Entre las joyas de la cocina belga se encuentran las ‘chicons au gratin’. Que son endibias envueltas en lonchas de jamón, cubiertas con salsa bechamel y espolvoreadas con queso rallado. El plato se hornea hasta que la superficie se dora y el queso se funde, creando una capa crujiente en la superficie. Este gratinado combina la dulzura de las endibias cocidas con el sabor salado del jamón y la cremosidad de la bechamel, resultando en un equilibrado contraste de sabores y texturas. O las ‘chicons à la brabançonne’, típicas de la región de Brabante. Las endibias se cocinan en mantequilla, a menudo acompañadas de otros ingredientes como jamón, queso, salsa bechamel o caldo, y normalmente se sirven como acompañamiento para un plato principal.
Esta hortaliza destaca no solo por su sabor, sino también por su perfil nutricional beneficioso.

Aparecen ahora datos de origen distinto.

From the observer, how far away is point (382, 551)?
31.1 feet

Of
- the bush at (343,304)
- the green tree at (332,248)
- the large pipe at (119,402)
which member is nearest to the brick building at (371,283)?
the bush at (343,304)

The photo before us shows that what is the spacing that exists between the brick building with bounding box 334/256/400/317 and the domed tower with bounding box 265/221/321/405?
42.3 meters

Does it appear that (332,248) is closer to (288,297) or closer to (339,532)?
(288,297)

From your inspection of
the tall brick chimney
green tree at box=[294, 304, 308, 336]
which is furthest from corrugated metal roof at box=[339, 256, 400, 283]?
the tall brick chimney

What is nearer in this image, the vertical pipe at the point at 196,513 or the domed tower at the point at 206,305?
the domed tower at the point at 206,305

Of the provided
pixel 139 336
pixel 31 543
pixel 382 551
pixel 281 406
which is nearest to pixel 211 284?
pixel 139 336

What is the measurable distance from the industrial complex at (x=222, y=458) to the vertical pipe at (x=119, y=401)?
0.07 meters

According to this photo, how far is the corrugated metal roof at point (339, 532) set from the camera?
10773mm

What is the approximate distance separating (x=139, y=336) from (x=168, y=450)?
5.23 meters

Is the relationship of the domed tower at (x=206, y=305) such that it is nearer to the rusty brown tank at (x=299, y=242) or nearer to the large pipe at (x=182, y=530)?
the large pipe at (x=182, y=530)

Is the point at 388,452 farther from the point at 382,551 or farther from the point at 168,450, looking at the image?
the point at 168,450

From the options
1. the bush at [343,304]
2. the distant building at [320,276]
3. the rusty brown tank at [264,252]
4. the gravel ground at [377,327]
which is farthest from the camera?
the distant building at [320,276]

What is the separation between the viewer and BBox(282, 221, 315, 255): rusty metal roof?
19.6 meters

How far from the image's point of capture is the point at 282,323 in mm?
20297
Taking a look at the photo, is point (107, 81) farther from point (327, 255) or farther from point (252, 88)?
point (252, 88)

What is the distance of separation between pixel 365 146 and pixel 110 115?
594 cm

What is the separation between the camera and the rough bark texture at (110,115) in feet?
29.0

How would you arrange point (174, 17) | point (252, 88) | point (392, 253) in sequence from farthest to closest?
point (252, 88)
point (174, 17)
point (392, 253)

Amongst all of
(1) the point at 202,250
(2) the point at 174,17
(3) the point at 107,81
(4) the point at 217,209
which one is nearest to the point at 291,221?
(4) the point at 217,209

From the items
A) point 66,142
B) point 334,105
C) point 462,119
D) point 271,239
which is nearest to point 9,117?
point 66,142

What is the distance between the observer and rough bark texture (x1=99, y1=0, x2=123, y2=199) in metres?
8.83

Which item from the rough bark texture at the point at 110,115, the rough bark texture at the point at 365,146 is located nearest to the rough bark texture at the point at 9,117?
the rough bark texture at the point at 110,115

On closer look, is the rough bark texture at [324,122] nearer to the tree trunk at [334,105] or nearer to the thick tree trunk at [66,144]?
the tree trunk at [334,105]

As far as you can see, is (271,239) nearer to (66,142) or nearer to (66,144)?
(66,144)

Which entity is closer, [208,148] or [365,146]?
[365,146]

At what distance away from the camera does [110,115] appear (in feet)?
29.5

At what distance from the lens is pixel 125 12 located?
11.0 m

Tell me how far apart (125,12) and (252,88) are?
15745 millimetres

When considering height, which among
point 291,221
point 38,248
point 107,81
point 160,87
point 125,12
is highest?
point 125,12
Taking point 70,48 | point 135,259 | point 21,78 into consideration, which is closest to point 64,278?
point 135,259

Baja en calorías, es una fuente excelente de fibra, necesaria para la salud digestiva. Además aporta una variedad de vitaminas, incluyendo vitamina K, esencial para la coagulación de la sangre y la salud ósea, y ácido fólico, importante para la formación de células sanguíneas. Los minerales presentes, como el potasio, ayudan a regular la presión arterial, haciendo de las endibias un componente valioso en una alimentación equilibrada y saludable.
Pese a todo, el futuro está lleno de desafíos. Desde la necesidad de condiciones específicas para su cultivo hasta los cambios en la agricultura y las preferencias de los consumidores. Estos obstáculos reflejan la complejidad de mantener vivas las tradiciones en un mundo en constante cambio. Contra viento y marea, la pasión por las chicon y su lugar en el patrimonio culinario belga permanecen inquebrantables, un recordatorio de que incluso en la simplicidad de una verdura puede residir una riqueza inmensurable de historia y cultura.